Configuration Precedence#
NIM_MODEL_PROFILE provides a convenient way to specify deployment defaults, but it can be overridden by backend-native arguments. The precedence hierarchy is:
Backend-native arguments (highest precedence): CLI arguments or flags passed directly to the backend (e.g., vLLM CLI arguments to tensor parallelism) always take precedence.
NIM_MODEL_PROFILEconfiguration (lower precedence): Settings parsed from the profile are applied as defaults unless explicitly overridden by a backend argument.

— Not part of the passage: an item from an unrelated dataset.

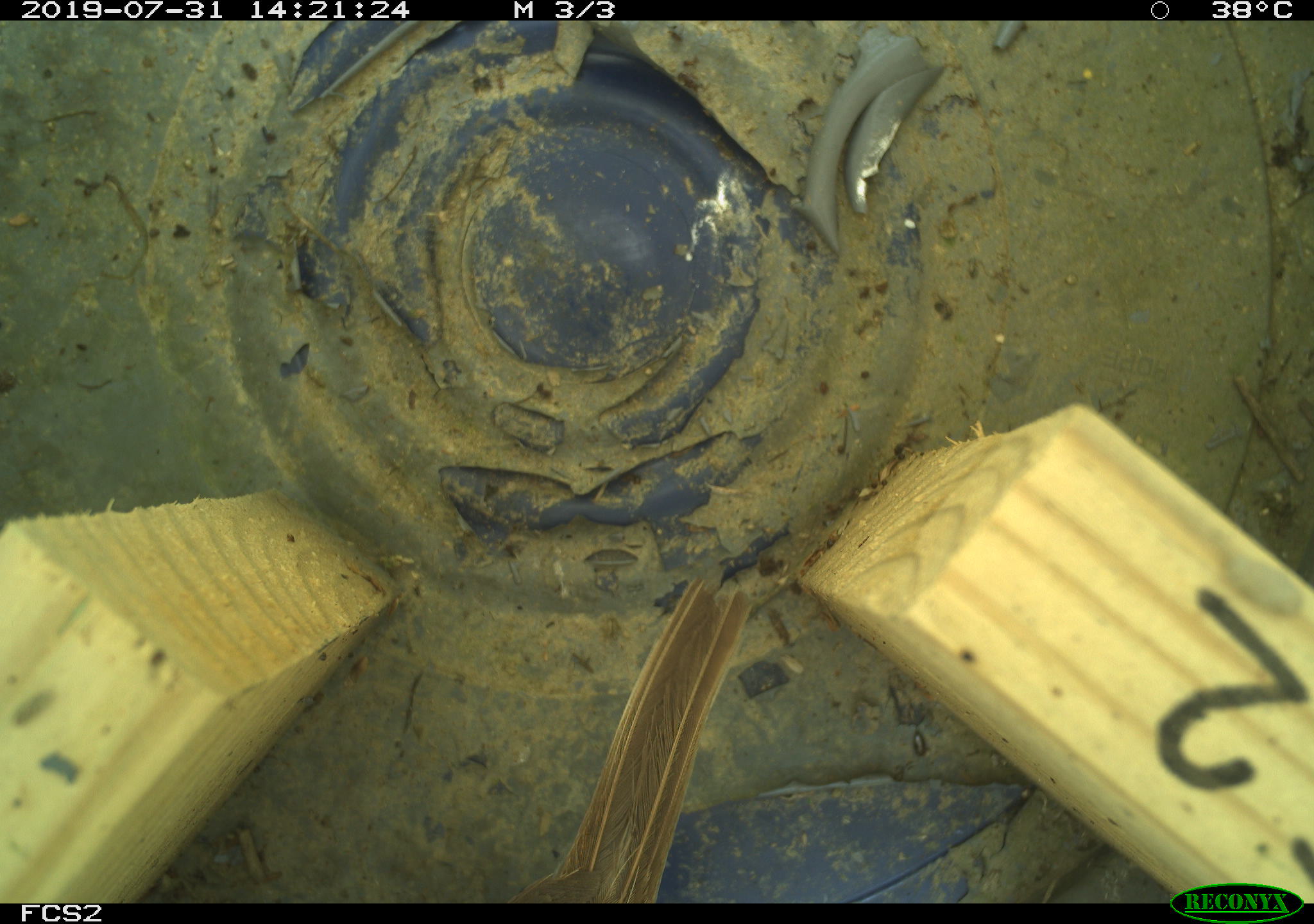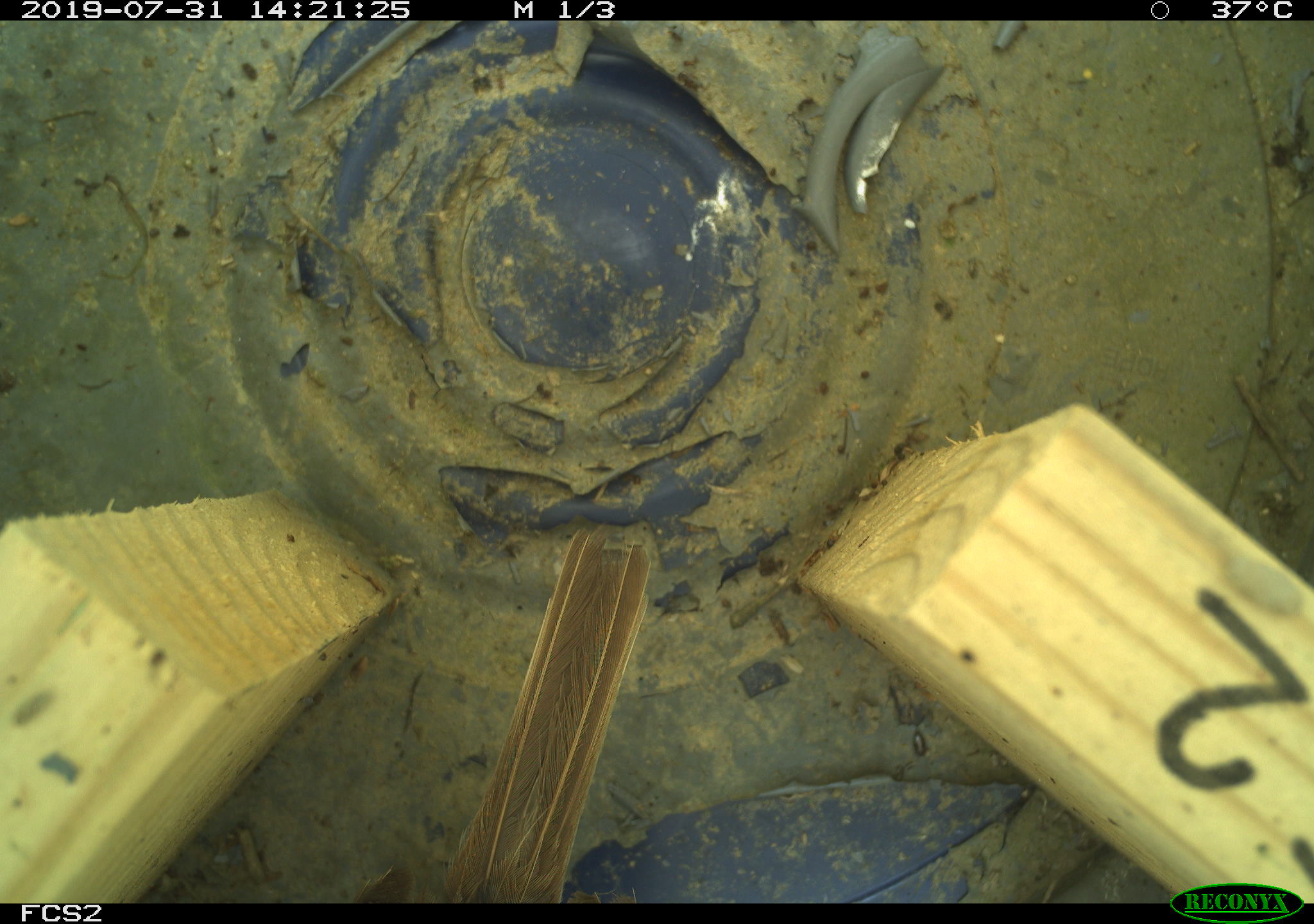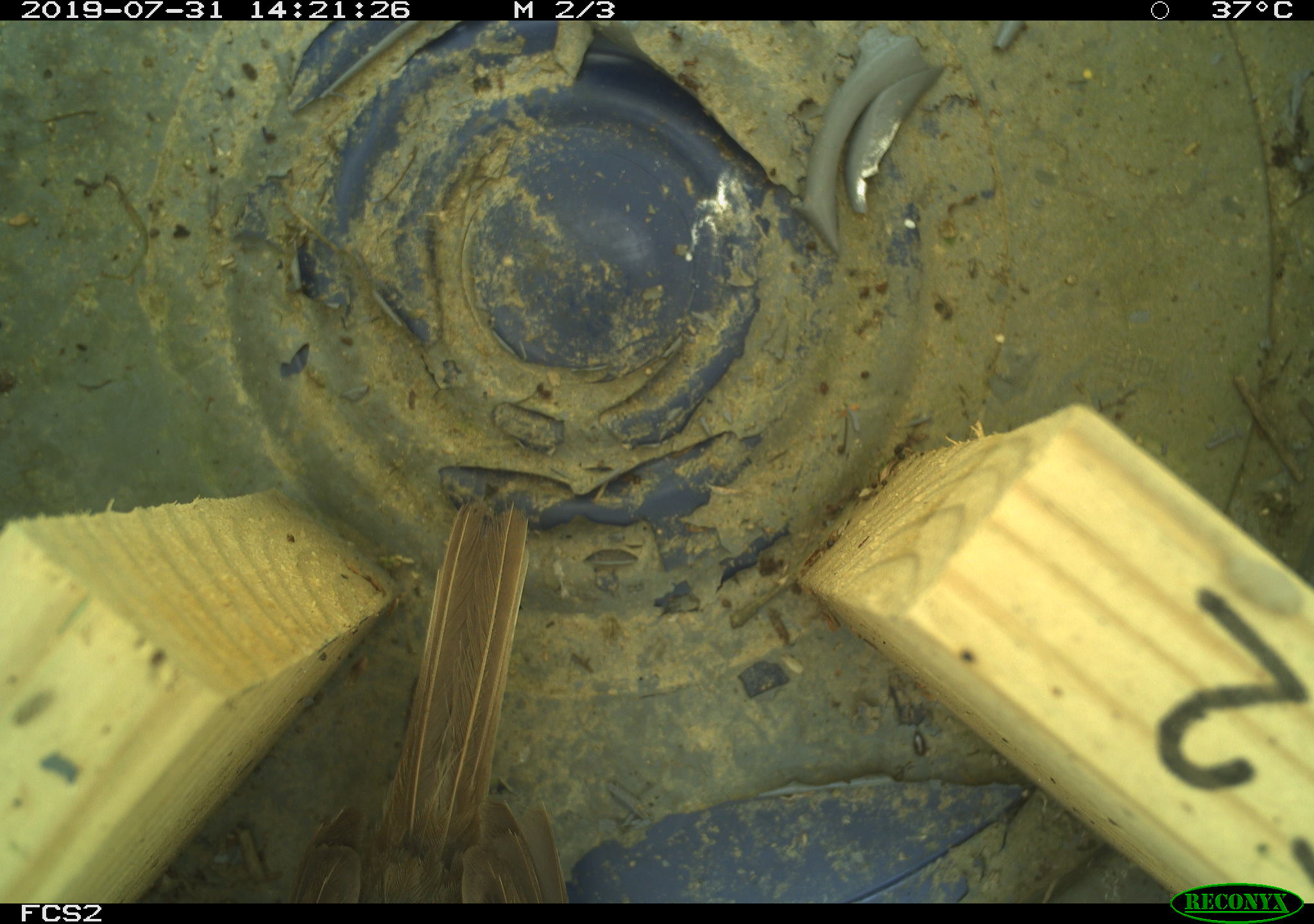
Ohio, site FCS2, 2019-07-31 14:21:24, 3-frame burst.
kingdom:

For example, if a profile specifies tp=2 but the user also passes --tensor-parallel-size 4 as a vLLM CLI argument, the backend launches with TP=4.
Important
When backend arguments override profile settings, the overridden values are resolved before model download. NIM selects and downloads the profile that matches the final resolved configuration, so the downloaded model files always match the launch configuration.
Using vLLM CLI Arguments#
You can also control parallelism and other settings directly through vLLM CLI arguments instead of (or in addition to) NIM_MODEL_PROFILE:
docker run --rm -it --gpus=all \
-p 8000:8000 \
<nim_llm_image> \
--tensor-parallel-size 2
Common vLLM CLI arguments include the following:
vLLM CLI Argument |
Purpose |
Default |
|---|---|---|
|
Number of tensor-parallel GPUs |
1 |
|
Number of pipeline-parallel stages |
1 |
|
Enable LoRA adapter support |
Disabled |
Changes from NIM LLM 1.x#
The following profile selection mechanisms from NIM LLM version 1.x are no longer supported:
Removed Feature |
1.x Example |
|---|---|
Custom profile selectors |
|
LLM-based profile selector (backend priority chain) |
Automatic backend priority: TensorRT-LLM > vLLM > SGLang |
Tag-based profile selector |
|
Tip
Use NIM_MODEL_PROFILE with a profile ID or description as a replacement for these deprecated mechanisms. For further guidance, see the 1.x Migration Guide.